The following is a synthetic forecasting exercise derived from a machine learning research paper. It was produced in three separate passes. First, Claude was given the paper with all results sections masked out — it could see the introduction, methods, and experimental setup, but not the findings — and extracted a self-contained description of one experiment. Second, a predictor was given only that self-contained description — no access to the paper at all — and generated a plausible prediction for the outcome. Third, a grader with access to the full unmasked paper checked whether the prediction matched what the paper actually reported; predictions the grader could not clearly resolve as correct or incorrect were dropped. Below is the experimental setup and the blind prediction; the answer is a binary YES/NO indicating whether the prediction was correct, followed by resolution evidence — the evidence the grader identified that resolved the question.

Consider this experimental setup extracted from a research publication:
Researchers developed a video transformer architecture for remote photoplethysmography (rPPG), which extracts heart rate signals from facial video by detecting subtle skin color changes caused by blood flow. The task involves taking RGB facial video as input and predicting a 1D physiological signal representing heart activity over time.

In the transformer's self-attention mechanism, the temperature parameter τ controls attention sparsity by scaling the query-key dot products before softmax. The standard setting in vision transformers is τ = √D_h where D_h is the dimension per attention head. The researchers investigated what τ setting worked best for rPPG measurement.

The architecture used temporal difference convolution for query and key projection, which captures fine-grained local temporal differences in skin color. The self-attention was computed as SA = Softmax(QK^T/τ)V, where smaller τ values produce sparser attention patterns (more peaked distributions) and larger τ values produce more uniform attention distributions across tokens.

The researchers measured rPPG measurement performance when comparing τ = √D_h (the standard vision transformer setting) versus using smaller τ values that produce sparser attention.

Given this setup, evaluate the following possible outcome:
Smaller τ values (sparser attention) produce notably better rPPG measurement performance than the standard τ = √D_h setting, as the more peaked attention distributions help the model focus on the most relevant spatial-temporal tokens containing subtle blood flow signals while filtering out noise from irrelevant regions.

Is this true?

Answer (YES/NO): YES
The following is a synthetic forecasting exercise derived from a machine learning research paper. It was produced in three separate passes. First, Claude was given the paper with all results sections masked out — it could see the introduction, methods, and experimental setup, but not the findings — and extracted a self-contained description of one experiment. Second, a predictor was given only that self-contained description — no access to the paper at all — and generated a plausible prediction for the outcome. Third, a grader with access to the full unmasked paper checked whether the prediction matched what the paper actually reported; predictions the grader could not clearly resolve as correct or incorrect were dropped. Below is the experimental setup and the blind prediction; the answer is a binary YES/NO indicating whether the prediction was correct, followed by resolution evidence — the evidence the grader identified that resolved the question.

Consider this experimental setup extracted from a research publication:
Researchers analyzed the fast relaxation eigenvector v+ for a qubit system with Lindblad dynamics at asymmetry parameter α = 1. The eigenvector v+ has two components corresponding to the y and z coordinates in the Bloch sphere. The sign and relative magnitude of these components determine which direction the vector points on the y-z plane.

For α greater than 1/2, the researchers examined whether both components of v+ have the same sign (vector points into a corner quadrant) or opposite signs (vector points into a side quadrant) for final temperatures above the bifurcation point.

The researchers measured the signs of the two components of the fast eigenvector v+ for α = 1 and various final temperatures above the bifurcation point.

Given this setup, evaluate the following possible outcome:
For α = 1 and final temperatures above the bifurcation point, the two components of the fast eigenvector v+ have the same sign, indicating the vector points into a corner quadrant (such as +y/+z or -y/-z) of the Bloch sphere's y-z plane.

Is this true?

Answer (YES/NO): YES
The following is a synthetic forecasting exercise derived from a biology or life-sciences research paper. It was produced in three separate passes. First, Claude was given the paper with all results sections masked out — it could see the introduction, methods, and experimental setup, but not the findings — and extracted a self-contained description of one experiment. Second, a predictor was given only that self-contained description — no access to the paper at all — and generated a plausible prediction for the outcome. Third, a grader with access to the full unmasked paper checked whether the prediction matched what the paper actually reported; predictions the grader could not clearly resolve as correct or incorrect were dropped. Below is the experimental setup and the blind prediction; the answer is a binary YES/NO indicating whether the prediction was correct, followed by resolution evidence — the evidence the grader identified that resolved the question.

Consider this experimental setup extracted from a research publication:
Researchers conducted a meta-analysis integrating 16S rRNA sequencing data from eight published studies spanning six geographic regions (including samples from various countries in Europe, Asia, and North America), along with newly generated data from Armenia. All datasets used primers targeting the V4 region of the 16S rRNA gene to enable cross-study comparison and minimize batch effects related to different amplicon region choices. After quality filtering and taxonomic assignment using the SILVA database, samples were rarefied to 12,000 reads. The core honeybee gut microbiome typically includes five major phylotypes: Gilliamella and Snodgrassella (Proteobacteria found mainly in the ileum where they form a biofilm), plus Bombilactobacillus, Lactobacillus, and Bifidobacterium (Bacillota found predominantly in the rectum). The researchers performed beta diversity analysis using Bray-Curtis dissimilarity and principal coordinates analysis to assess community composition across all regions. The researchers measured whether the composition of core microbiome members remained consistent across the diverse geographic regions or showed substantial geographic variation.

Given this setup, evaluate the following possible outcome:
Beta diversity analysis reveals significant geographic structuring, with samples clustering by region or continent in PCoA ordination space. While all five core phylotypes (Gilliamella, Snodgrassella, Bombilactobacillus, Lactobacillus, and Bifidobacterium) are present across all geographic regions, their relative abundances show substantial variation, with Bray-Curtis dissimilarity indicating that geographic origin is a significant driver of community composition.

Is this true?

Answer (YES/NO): YES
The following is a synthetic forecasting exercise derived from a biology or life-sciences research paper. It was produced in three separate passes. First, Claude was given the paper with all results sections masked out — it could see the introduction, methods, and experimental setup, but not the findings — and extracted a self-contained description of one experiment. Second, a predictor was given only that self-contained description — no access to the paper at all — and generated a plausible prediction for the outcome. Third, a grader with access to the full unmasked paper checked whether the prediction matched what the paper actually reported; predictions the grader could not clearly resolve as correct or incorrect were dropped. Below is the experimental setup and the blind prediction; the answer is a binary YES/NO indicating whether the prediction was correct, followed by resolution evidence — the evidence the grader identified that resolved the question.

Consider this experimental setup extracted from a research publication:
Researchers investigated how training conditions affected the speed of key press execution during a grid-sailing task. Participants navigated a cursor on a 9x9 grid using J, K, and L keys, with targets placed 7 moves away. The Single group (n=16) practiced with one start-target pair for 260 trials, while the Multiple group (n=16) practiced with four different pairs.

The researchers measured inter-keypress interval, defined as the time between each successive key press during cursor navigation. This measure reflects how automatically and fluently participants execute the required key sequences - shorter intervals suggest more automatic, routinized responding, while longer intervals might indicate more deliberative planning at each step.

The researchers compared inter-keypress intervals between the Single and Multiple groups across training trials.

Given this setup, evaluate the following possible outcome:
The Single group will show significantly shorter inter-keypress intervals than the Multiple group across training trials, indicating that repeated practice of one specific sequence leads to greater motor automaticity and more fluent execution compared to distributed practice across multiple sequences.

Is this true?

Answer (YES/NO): NO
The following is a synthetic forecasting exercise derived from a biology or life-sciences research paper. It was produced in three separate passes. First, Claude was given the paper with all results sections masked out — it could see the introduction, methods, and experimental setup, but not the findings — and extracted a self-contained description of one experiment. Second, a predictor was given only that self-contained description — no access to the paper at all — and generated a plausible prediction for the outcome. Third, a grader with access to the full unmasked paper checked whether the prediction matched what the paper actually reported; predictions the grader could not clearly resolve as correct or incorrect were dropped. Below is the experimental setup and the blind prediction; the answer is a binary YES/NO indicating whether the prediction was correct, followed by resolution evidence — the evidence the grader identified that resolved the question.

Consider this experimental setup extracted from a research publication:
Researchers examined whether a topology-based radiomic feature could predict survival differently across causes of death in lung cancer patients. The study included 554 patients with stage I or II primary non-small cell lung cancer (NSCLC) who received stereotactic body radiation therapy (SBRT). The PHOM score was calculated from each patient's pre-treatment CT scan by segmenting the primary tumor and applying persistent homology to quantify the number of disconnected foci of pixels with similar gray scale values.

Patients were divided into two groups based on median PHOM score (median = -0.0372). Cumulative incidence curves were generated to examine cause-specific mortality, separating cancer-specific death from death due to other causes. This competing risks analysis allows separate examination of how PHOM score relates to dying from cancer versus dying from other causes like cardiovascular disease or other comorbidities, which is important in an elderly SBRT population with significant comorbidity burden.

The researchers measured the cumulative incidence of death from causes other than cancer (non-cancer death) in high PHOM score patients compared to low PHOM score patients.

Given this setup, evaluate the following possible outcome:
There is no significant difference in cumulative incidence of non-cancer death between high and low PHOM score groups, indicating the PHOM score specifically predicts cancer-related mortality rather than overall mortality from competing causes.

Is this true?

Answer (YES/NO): YES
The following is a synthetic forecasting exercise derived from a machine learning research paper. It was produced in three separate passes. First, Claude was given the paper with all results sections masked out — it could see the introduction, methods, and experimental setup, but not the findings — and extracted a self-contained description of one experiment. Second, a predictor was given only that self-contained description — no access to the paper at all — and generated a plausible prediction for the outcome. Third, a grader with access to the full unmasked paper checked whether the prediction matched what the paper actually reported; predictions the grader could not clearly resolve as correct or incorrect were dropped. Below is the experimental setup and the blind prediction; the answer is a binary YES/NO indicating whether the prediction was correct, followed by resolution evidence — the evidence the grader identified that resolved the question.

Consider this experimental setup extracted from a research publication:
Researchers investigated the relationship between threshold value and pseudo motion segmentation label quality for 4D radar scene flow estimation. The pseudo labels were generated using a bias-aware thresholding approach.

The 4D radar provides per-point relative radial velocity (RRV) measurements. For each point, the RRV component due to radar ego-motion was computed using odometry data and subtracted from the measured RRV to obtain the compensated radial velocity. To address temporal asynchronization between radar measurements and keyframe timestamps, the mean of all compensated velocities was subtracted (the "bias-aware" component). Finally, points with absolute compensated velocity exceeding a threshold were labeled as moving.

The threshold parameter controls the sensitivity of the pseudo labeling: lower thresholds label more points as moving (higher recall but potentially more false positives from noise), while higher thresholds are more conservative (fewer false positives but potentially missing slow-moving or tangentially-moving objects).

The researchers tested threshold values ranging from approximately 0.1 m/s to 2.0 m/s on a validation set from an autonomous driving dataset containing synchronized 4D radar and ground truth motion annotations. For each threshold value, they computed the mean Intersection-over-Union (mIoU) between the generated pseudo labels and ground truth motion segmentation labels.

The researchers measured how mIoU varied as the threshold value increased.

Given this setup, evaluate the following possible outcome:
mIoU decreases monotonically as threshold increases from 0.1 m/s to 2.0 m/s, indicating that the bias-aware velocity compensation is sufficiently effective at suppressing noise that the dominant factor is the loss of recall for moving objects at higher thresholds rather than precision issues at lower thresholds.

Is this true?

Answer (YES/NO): NO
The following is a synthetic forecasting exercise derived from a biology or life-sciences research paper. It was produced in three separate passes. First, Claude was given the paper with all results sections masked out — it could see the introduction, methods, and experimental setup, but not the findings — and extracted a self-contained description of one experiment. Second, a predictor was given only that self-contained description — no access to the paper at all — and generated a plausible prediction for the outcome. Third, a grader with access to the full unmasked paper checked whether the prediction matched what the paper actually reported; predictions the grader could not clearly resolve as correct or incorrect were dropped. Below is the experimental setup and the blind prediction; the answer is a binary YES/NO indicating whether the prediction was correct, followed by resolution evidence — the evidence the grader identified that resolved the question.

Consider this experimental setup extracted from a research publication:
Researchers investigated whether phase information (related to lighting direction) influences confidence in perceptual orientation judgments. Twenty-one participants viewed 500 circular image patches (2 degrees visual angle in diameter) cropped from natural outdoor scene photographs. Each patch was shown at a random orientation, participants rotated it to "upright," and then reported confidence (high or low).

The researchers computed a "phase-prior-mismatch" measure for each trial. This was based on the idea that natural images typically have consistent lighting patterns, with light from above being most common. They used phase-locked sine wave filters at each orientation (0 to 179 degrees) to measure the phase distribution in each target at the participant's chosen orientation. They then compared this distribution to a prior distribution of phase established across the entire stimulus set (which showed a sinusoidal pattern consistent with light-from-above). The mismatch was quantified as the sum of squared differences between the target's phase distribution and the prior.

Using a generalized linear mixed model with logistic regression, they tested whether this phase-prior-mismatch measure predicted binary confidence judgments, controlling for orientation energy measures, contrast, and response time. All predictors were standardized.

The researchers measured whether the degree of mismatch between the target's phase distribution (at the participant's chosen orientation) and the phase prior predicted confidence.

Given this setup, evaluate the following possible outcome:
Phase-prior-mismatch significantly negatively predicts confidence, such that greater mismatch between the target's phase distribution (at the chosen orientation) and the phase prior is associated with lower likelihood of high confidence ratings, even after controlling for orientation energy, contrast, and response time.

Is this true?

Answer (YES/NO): NO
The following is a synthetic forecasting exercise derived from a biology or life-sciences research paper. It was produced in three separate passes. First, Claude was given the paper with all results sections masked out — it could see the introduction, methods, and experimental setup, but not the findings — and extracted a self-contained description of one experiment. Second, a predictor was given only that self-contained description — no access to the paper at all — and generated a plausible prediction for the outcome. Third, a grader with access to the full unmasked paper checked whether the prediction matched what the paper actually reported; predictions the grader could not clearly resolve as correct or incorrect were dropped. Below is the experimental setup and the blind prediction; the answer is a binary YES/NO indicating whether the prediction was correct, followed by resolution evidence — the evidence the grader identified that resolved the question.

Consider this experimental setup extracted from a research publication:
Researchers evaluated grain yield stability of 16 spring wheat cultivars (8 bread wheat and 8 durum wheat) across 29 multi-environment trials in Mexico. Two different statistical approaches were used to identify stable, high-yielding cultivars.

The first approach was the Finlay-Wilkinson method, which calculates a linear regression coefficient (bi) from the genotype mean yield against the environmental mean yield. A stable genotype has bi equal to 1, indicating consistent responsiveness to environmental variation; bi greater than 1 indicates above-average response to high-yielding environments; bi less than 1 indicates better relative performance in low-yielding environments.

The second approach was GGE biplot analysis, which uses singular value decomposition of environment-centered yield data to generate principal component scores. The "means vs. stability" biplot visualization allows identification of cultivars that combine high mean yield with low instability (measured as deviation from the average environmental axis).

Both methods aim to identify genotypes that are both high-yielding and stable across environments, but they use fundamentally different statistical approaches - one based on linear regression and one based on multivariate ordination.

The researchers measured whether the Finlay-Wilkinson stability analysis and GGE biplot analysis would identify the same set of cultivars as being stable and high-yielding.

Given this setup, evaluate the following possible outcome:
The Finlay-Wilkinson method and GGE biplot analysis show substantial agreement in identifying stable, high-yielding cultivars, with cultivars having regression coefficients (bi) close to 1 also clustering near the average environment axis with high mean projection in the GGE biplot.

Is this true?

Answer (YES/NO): YES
══════
Requirement:
Copy each line of the listing that holds the word "response".

Solution to the problem:
Using a generalized linear mixed model with logistic regression, they tested whether this phase-prior-mismatch measure predicted binary confidence judgments, controlling for orientation energy measures, contrast, and response time. All predictors were standardized.
Phase-prior-mismatch significantly negatively predicts confidence, such that greater mismatch between the target's phase distribution (at the chosen orientation) and the phase prior is associated with lower likelihood of high confidence ratings, even after controlling for orientation energy, contrast, and response time.
The first approach was the Finlay-Wilkinson method, which calculates a linear regression coefficient (bi) from the genotype mean yield against the environmental mean yield. A stable genotype has bi equal to 1, indicating consistent responsiveness to environmental variation; bi greater than 1 indicates above-average response to high-yielding environments; bi less than 1 indicates better relative performance in low-yielding environments.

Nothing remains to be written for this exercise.